My first brush with creative writing came back when I was in 5th grade. I hated school. I don’t know if I started to hate school and become more reclusive around that time. My parents got divorced around then so I had an easy excuse. Even if I didn’t know it then, I can see now that I suffered some emotional deficiencies from then on. Stuff I am still discovering presently.

Anyway, it was SOL day, the culmination of the entire year. I have feelings about SOL’s that I won’t share. But they are dumb. However, this one particular test I remember vividly. It was the English SOL. Every English SOL has some sort of writing section. They usually prompt you and you have to craft something that resembles what they would consider the standard of English at that grade.

In the 5th grade, there wasn’t a standard prompt. It was a booklet of blank pages and a prompt that essentially said “write what you want”. There were many a puzzled look from the other students. This was a challenge indeed. Some made it to other pages, but many didn’t make it passed the first page. Their minds just couldn’t produce anything to write.

On the other hand, I think I was the last to finish. I sat there for hours crafting a story that I called The Fast and the Furious. Of course, I stole the title and had some help from the popular blockbuster at the time (and maybe some Super Mario Kart) . But I wrote pages and pages.

I don’t remember most of the details, but I think the antagonist’s name was Clutch or something and I was the protagonist. Clutch was the go-kart champion of the neighborhood. Except he was also a bully and a criminal. I not only wanted to beat him, but I wanted justice. I don’t think he shot anyone. That would have probably been a little too hardcore.
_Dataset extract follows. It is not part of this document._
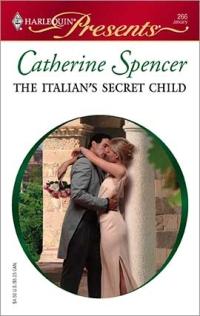 Excerpt of The Italian's Secret Child by Catherine Spencer
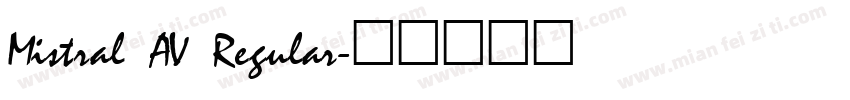 Mistral AV Regular字体转换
I can’t remember the inciting incident. I think it involved me winning a brand new go-kart from some Race Wars type event, and then Clutch came to my backyard and stole it. This sparked a lengthy chase scene through suburban backyards and streets. That ended in a winner takes all race where the loser is then banished from the scene, or whatever. In my mind it was beautifully crafted. If they kept records of it, then it’s probably in a golden folder somewhere.
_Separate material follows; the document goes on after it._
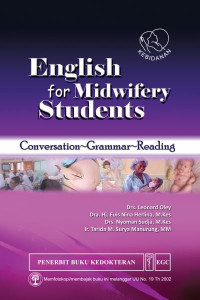 English for Midwifery Students : Conversation, Grammar, Reading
I was so proud of that piece of writing. And because the school system sucks, I never got to see it ever again. It lives now fragmented in my brain and here. And you know who else was impressed? No one. I told everyone what I wrote. They all just kind of laughed. I don’t know that anyone thought I was an idiot or anything, except my teacher. Mrs. Whedon was a jerk and she did not like me. Partly because I never showed up and because I was at a time in my life where I sought attention. But I am sure I surprised her when I was on the Advanced Placement list for that piece of writing.

Afterword

I was kind of at a loss for what to share to end the week. I feel like I have burnt out with fantasy this past week. So here we have a little memoir of sorts. Maybe I will be able to dig up some other incidents from my mind. Maybe I will just share stories from my life that have nothing to do with writing. Memoirs are an art in themselves so I am sure that I can come up with a few stories to entertain. This is also a chance for me to face and put into words some things that I have never mentioned to anyone. Writing out your demons is a good way to exorcise them.